Saracinesca alzata ad Officina Tetaro in questo primo primo weekend di Aprile.
In scena, Amleto Fx di e con Gabriele Paolocà, collaborazione alla regia Michele Altamura e Gemma Carbone
Se per un Amleto classico, con tutta la solennità che un testo di questo calibro possiede, c’è un pubblico che ben sa cosa aspettarsi, in quanto opera tra le più conosciute al mondo, per Amleto Fx c’è una platea che assiste al nuovo, che sia un linguaggio o una musica o un atteggiamento, pur riconoscendo sulla scena tutti gli squarci della storia che hanno fatto dell’Amleto la grandezza che il passato ci tramanda.
C’è Ofelia, ci sono Rosencrantz e Guildenstern, c’è una madre e uno zio, c’è il fantasma del padre, c’è Orazio.
E di certo vi stupireste se il suicidio di Ofelia avvenisse davanti all’ obiettivo di uno smartphone, sarebbe assurdo se la madre di Amleto lo chiamasse via skype da una casa di villeggiatura, sicuramente non credereste alle parole di Orazio che invita – attraverso una chat di Facebook – Amleto ad una festa dove ubriacarsi e farsi come ranocchi.
E il fantasma? Un video dimenticato nella cartella documenti sul desktop di un Mac.
La storia c’è, non fraintendetemi, la storia c’è. Ma c’è anche un punto di incontro tra quello che fu è quello che è, i sentimenti forti e ineluttabili che furono – sono – saranno, pur mutando cieli e musiche, abiti e personaggi.
La solitudine di una depressione che altro non è se non manifesta responsabilità di un qualcosa che va rimesso in ordine, dopo un passato che ci ha lasciato un gran caos senza logica. E le nostre colpe derivano proprio da un passato da risistemare.
Perchè se Amleto deve vendicare il padre, noi oggi ci troviamo a dover mettere in ordine un mondo che ci hanno consegnato malconcio e di cui dovremmo – chissà perchè – sentirne tutte le responsabilità.

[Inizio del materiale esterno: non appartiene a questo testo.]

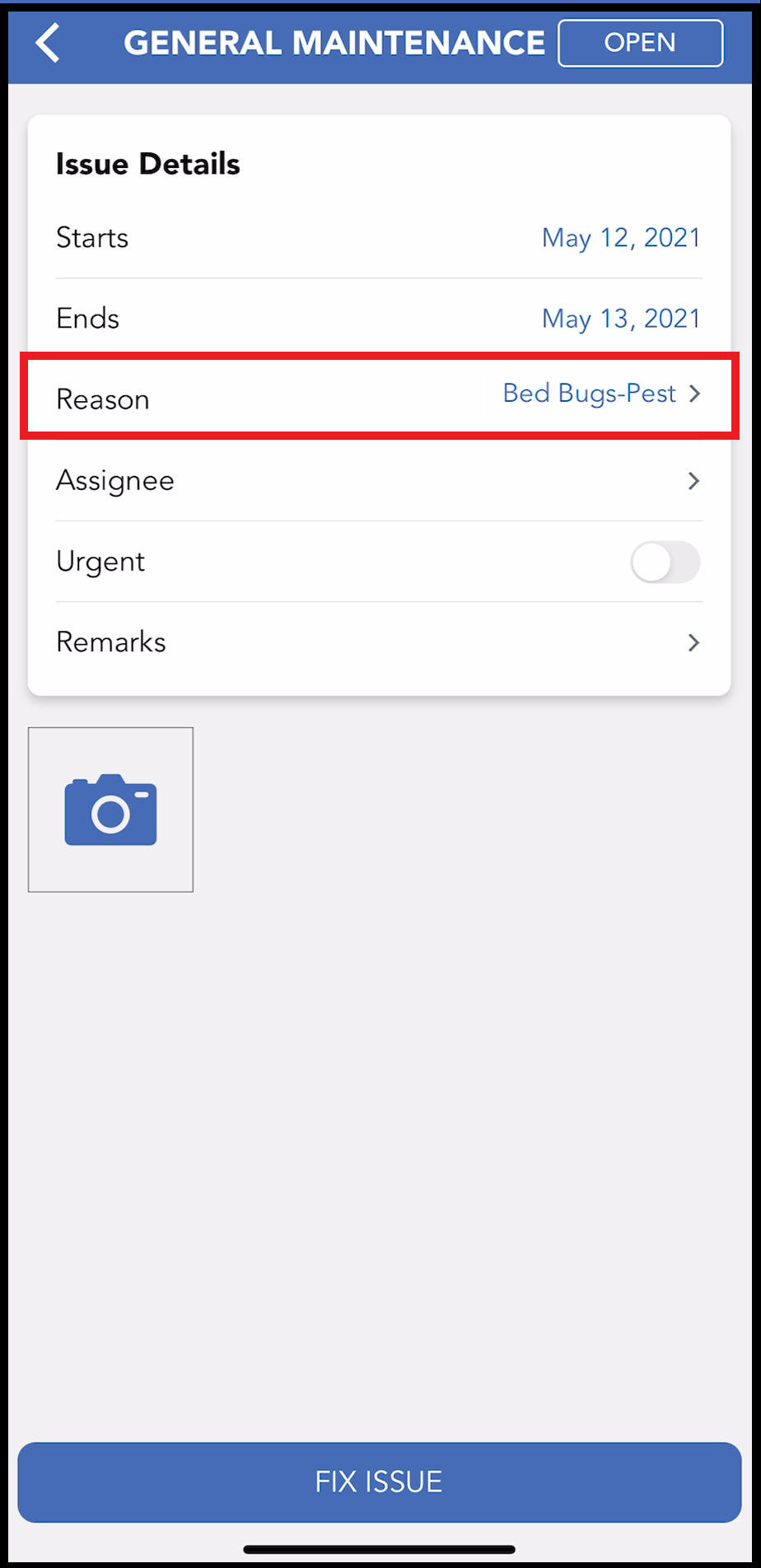 Issue Details Panel - Select Reason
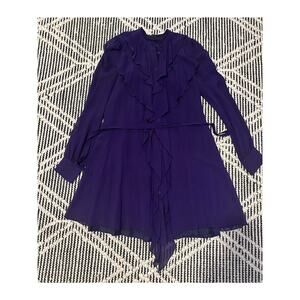 Armani Exchange Purple Silk Ruffle Shirt Dress, Size 2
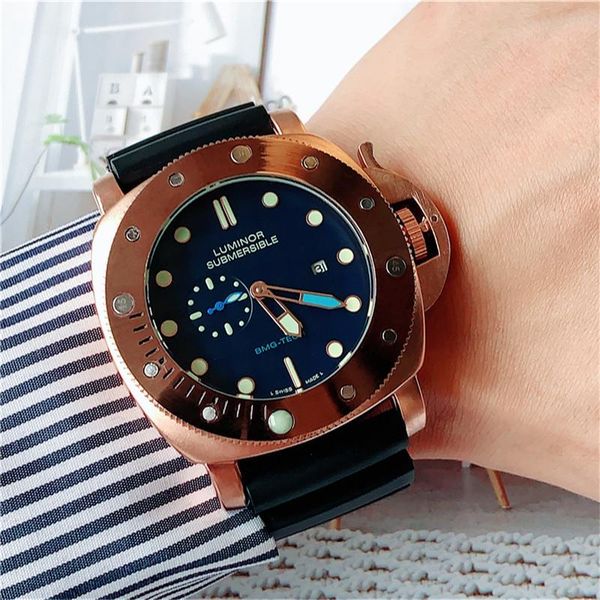 

luxury newpanerai watch luxury mechanical luminous wristwatches black fashion designer submersible watches relogio masculino, Slivery;brown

Un mondo che ci vuole tanto veloci, ma tanto condannabili in quanto i mezzi – tecnologici – che usiamo per stare al passo, sono ritenuti così di basso profilo da renderci fannulloni, scansafatiche, choosy.
Una mente geniale ha partorito la contaminazione. Un attore che – da solo sulla scena – attraverso il linguaggio nel corpo ci ha portato in mille mondi stando chiusi tra le quattro pareti di una stanza, ci ha presentato tanti e più personaggi con soli due occhi e un solo corpo che nella sua magistrale complessità, ha lasciato a noi la semplicità del solo cambio d’abito.
A saracinesca abbassata, come spesso accade ad Officina Teatro, ci siamo fermati a parlare con l’attore e l’aiuto regista. Uno splendido scambio di idee.
Finalmente muore la vecchia generazione, è stato il mio pensiero a voce alta, finalmente tutti i grandi della musica, della scrittura e del teatro stanno finendo fisicamente, lasciandoci lo spazio per esprimere un mondo nostro, la rivisitazione di un passato che vuoi o non vuoi non c’è più. E’ il nostro tempo, lasciatecelo vivere, non ci tenete incatenati “ai classici che non si toccano”, ai grandi nomi dei secoli scorsi. Abbiamo i nostri nomi da scrivere, oggi, se solo ci permetteste di costruire il nostro mondo, lasciandoci liberi e svincolati dalla responsabilità di contemplare il vostro di mondo, di rimettere ordine nel vostro casino, di rattoppare le vostre mancanze.
Ecco perchè a chi ieri ha manifestato il suo fastidio scaturito da termini quali “facebook, skype, smartphone” all’interno di un teatro durante la rappresentazione di un classico, consiglierei – umilmente – di rivedere lo spettacolo oggi pomeriggio.
I classici non solo li si può toccare, ma li si DEVE toccare, ribaltandoli, guardarli da altri punti di vista. Ma soprattutto smettiamola di criticare il nostro mondo di oggi solo per sentirci intellettualmente a posto con la nostra coscienza.
Renderemo il nostro mondo un posto migliore solo percorrendo nuove strade in avanti, non venerando i percorsi battuti da altri. Altri che uomini erano, esattamente come noi uomini siamo.